### PROMPT
A word-for-word copy of the whole listing is the required answer.

++++ SUPPLIED MATERIAL ++++

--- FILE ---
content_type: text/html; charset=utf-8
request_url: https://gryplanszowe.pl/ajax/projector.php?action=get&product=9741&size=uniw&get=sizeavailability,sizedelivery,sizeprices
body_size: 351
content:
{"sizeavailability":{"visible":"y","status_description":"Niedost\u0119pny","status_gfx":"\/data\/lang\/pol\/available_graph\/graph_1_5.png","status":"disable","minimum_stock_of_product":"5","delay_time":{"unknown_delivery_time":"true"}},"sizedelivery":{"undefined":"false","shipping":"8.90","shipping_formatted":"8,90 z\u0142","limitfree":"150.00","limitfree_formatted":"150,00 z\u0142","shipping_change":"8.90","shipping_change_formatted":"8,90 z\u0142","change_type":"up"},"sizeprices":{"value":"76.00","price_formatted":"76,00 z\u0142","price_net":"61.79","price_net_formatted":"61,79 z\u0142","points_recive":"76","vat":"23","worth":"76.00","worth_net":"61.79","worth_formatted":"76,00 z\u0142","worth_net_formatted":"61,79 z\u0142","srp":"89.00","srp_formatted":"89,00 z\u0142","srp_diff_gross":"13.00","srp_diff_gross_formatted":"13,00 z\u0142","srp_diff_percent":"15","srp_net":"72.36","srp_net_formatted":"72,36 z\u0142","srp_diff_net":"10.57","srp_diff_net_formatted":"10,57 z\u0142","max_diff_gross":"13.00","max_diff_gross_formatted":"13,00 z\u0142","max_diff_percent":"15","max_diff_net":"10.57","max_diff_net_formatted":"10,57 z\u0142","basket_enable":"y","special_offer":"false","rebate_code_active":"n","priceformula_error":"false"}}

++++

### WRITTEN REPLY
--- FILE ---
content_type: text/html; charset=utf-8
request_url: https://gryplanszowe.pl/ajax/projector.php?action=get&product=9741&size=uniw&get=sizeavailability,sizedelivery,sizeprices
body_size: 351
content:
{"sizeavailability":{"visible":"y","status_description":"Niedost\u0119pny","status_gfx":"\/data\/lang\/pol\/available_graph\/graph_1_5.png","status":"disable","minimum_stock_of_product":"5","delay_time":{"unknown_delivery_time":"true"}},"sizedelivery":{"undefined":"false","shipping":"8.90","shipping_formatted":"8,90 z\u0142","limitfree":"150.00","limitfree_formatted":"150,00 z\u0142","shipping_change":"8.90","shipping_change_formatted":"8,90 z\u0142","change_type":"up"},"sizeprices":{"value":"76.00","price_formatted":"76,00 z\u0142","price_net":"61.79","price_net_formatted":"61,79 z\u0142","points_recive":"76","vat":"23","worth":"76.00","worth_net":"61.79","worth_formatted":"76,00 z\u0142","worth_net_formatted":"61,79 z\u0142","srp":"89.00","srp_formatted":"89,00 z\u0142","srp_diff_gross":"13.00","srp_diff_gross_formatted":"13,00 z\u0142","srp_diff_percent":"15","srp_net":"72.36","srp_net_formatted":"72,36 z\u0142","srp_diff_net":"10.57","srp_diff_net_formatted":"10,57 z\u0142","max_diff_gross":"13.00","max_diff_gross_formatted":"13,00 z\u0142","max_diff_percent":"15","max_diff_net":"10.57","max_diff_net_formatted":"10,57 z\u0142","basket_enable":"y","special_offer":"false","rebate_code_active":"n","priceformula_error":"false"}}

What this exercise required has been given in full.